**Your goal:** In the article below about Amazon and the CPSC, between which years were the hazardous products sold? Please answer briefly.

Amazon failed to adequately alert more than 300,000 customers to serious risks—including death and electrocution—that US Consumer Product Safety Commission (CPSC) testing found with more than 400,000 products that third parties sold on its platform.
The CPSC unanimously voted to hold Amazon legally responsible for third-party sellers’ defective products. Now, Amazon must make a CPSC-approved plan to properly recall the dangerous products—including highly flammable children’s pajamas, faulty carbon monoxide detectors, and unsafe hair dryers that could cause electrocution—which the CPSC fears may still be widely used in homes across America.
While Amazon scrambles to devise a plan, the CPSC summarized the ongoing risks to consumers:
If the [products] remain in consumers’ possession, children will continue to wear sleepwear garments that could ignite and result in injury or death; consumers will unwittingly rely on defective [carbon monoxide] detectors that will never alert them to the presence of deadly carbon monoxide in their homes; and consumers will use the hair dryers they purchased, which lack immersion protection, in the bathroom near water, leaving them vulnerable to electrocution.
Instead of recalling the products, which were sold between 2018 and 2021, Amazon sent messages to customers that the CPSC said “downplayed the severity” of hazards.
In these messages—“despite conclusive testing that the products were hazardous” by the CPSC—Amazon only warned customers that the products “may fail” to meet federal safety standards and only “potentially” posed risks of “burn injuries to children,” “electric shock,” or “exposure to potentially dangerous levels of carbon monoxide.”
Typically, a distributor would be required to specifically use the word “recall” in the subject line of these kinds of messages, but Amazon dodged using that language entirely. Instead, Amazon opted to use much less alarming subject lines that said, “Attention: Important safety notice about your past Amazon order” or “Important safety notice about your past Amazon order.”
Amazon then left it up to customers to destroy products and explicitly discouraged them from making returns. The e-commerce giant also gave every affected customer a gift card without requiring proof of destruction or adequately providing public notice or informing customers of actual hazards, as can be required by law to ensure public safety.
Further, Amazon’s messages did not include photos of the defective products, as required by law, and provided no way for customers to respond. The commission found that Amazon “made no effort” to track how many items were destroyed or even do the minimum of monitoring the “number of messages that were opened.”
we went from the amazon is burning to i am burning because of amazon
Rossmann did a review a few months ago of electrical fuses on Amazon. Very few of these electrical safety devices worked as advertised.
Yup and the all negative reviews are inexplicably removed.
If any physical store got a dangerous product, was made undeniably aware of the danger and continued to sell the product - they’d be in a lot of trouble.
Just do not buy random non brand stuff? A Fluke multimeter will work the same regardless where you buy it.

**Provided data:**
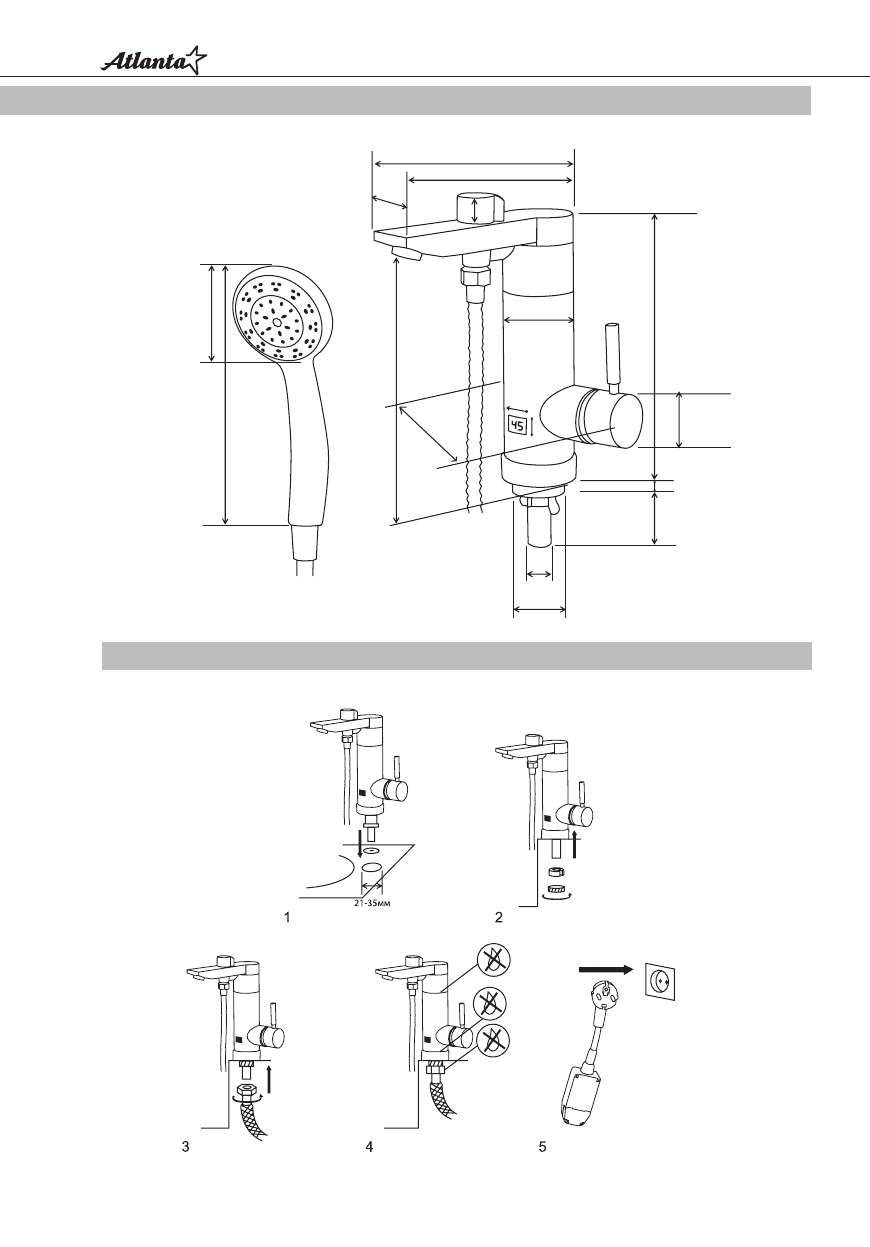 Atlanta

45

21-35мм

1

2

3

4

5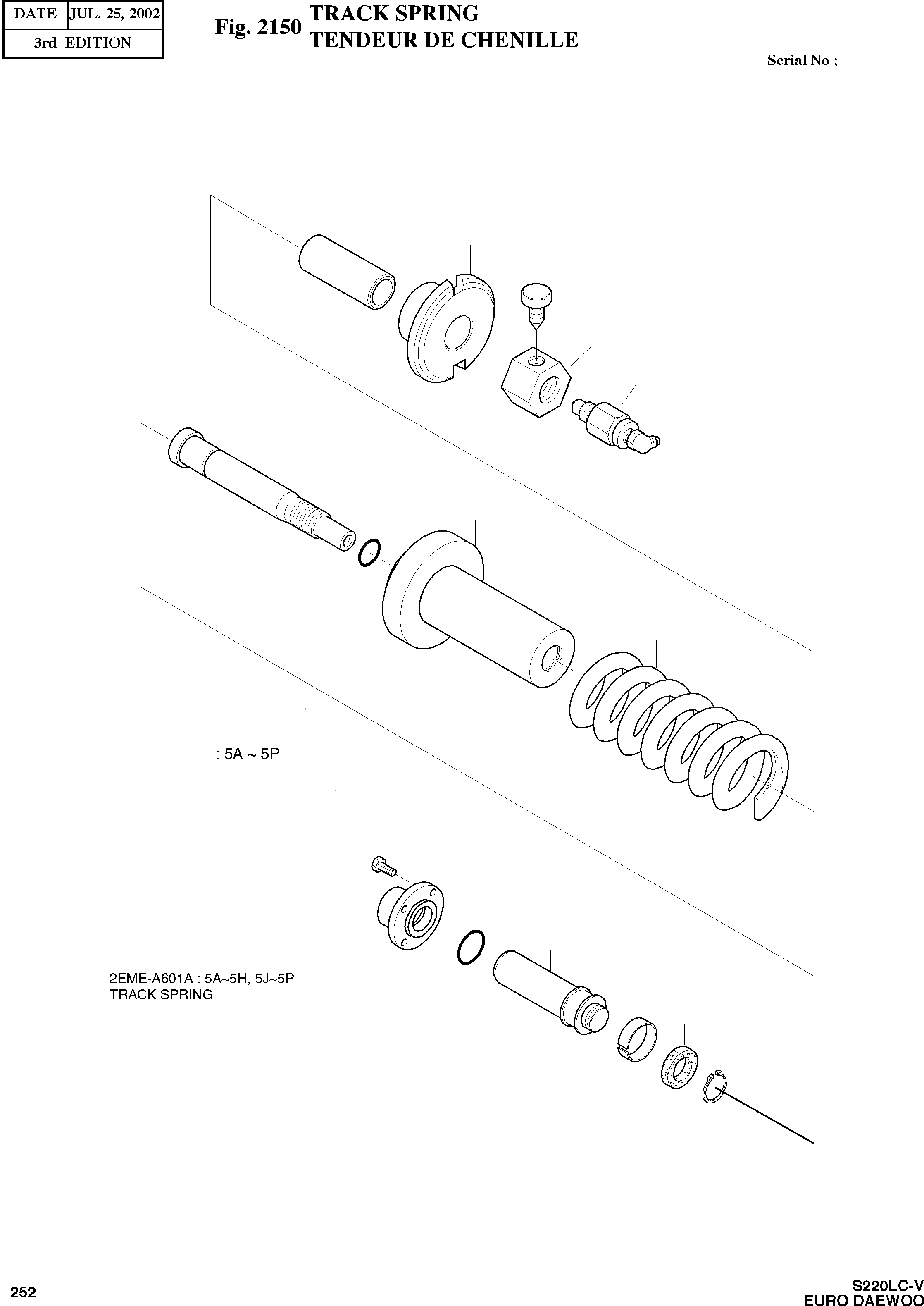 | DATE | JUL. 25, 2002 |
|---|---|
| 3rd EDITION | |

Fig. 2150 TRACK SPRING
TENDEUR DE CHENILLE

Serial No ;

: 5A ~ 5P

2EME-A601A : 5A~5H, 5J~5P
TRACK SPRING

252

S220LC-V
EURO DAEWOO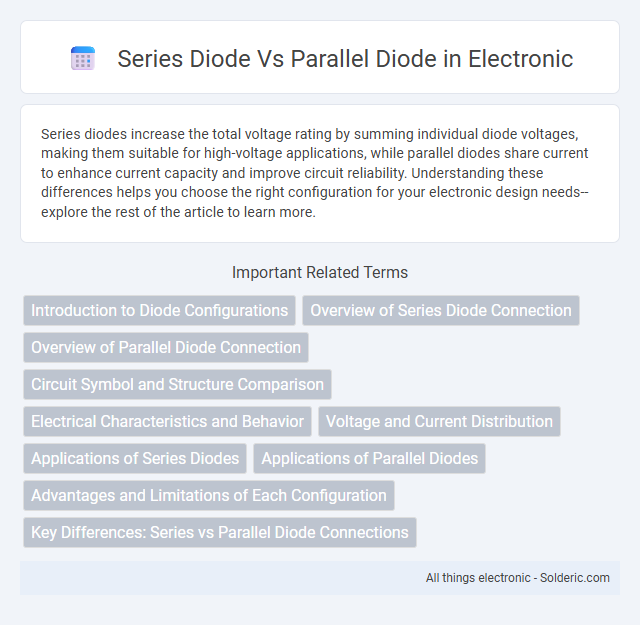 Series Diode Vs Parallel Diode in Electronic

Series diodes increase the total voltage rating by summing individual diode voltages, making them suitable for high-voltage applications, while parallel diodes share current to enhance current capacity and improve circuit reliability. Understanding these differences helps you choose the right configuration for your electronic design needs--explore the rest of the article to learn more.

Important Related Terms

Introduction to Diode Configurations

Overview of Series Diode Connection

Overview of Parallel Diode Connection

Circuit Symbol and Structure Comparison

Electrical Characteristics and Behavior

Voltage and Current Distribution

Applications of Series Diodes

Applications of Parallel Diodes

Advantages and Limitations of Each Configuration

Key Differences: Series vs Parallel Diode Connections

All things electronic - Solderic.com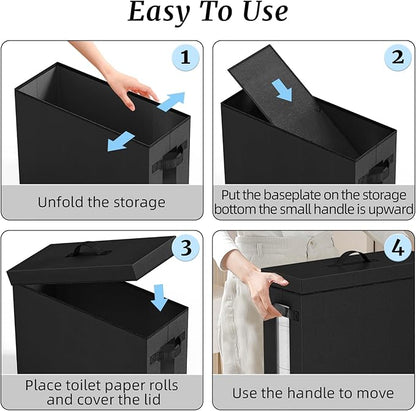 Easy To Use

1

Unfold the storage

2

Put the baseplate on the storage bottom the small handle is upward

3

Place toilet paper rolls and cover the lid

4

Use the handle to move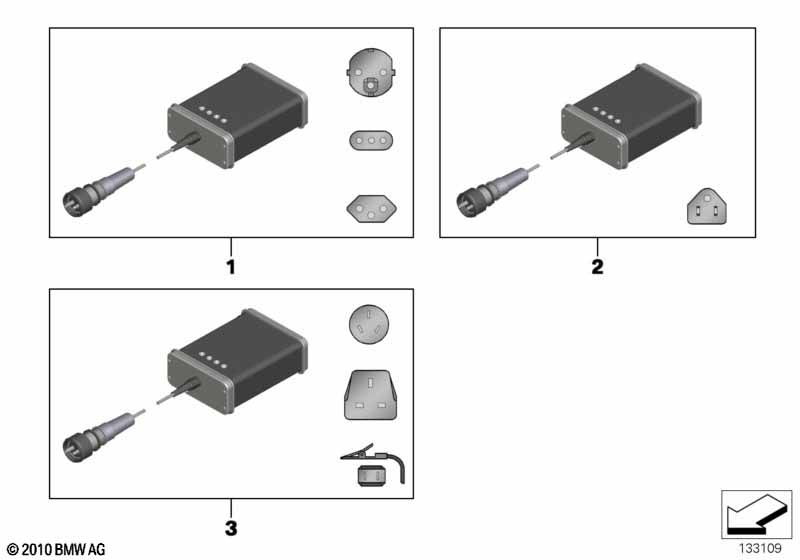 1

2

3

© 2010 BMW AG

133109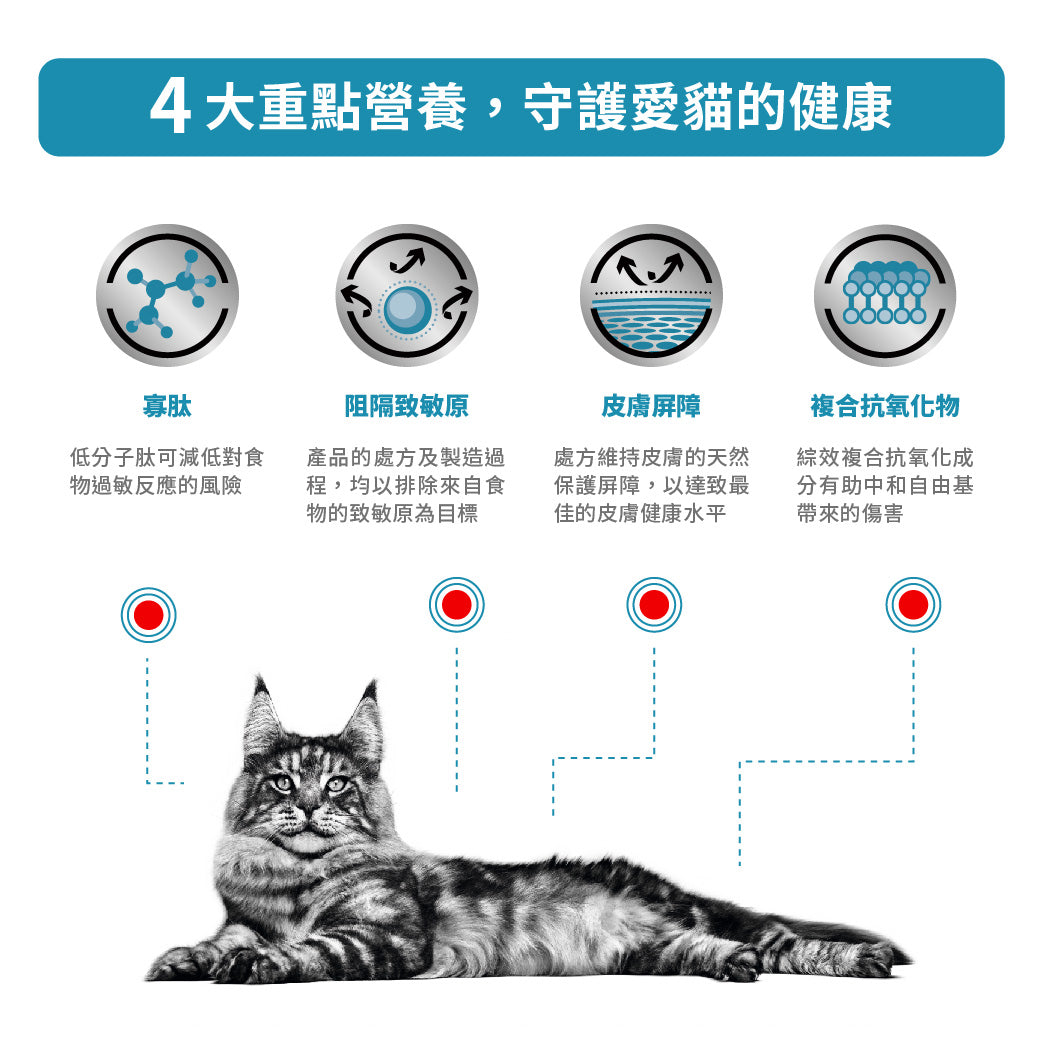 4 大重點營養，守護愛貓的健康

寡肽

低分子肽可減低對食物過敏反應的風險

阻隔致敏原

產品的處方及製造過程，均以排除來自食物的致敏原為目標

皮膚屏障

處方維持皮膚的天然保護屏障，以達致最佳的皮膚健康水平

複合抗氧化物

綜效複合抗氧化成分有助中和自由基帶來的傷害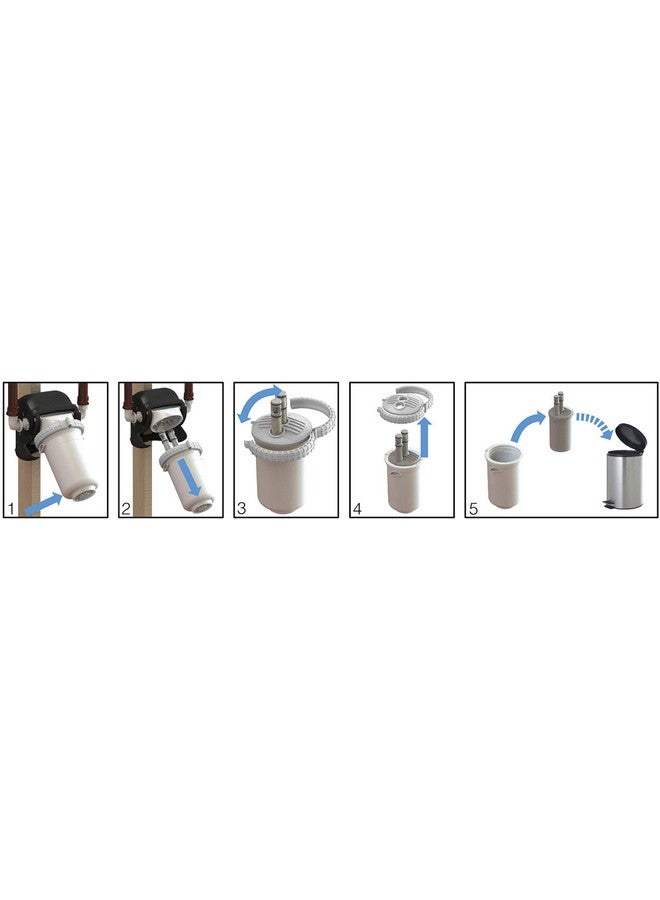 1

2

3

4

5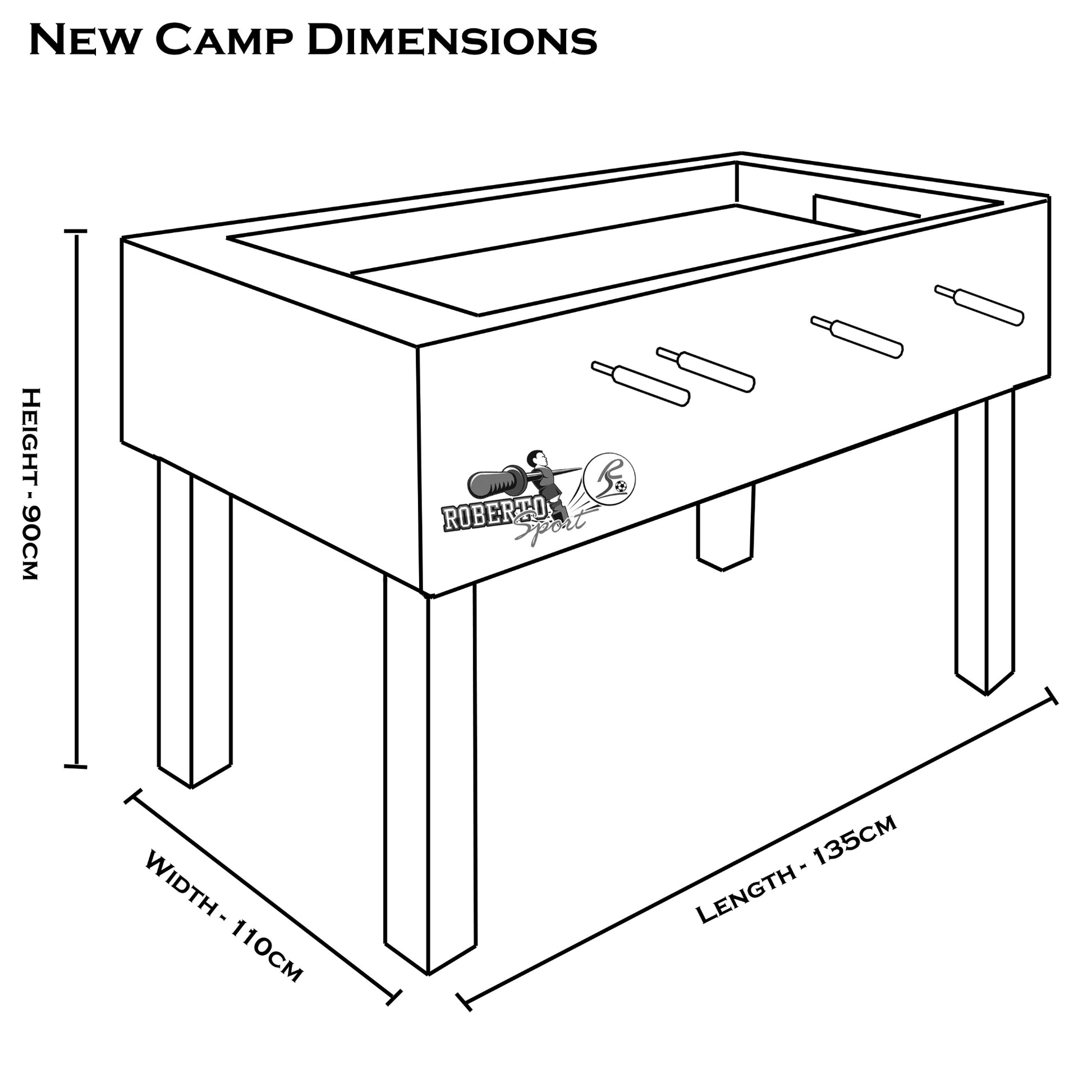 New Camp Dimensions

Height - 90cm

ROBERTO Sport

RS

Width - 110cm

Length - 135cm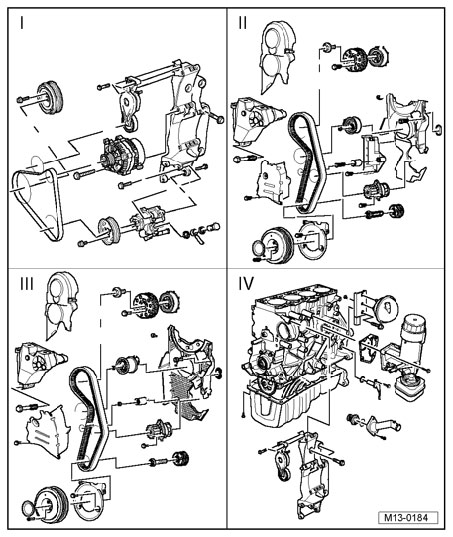 I

II

III

IV

M13-0184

**Solution to the exercise:** Between 2018 and 2021.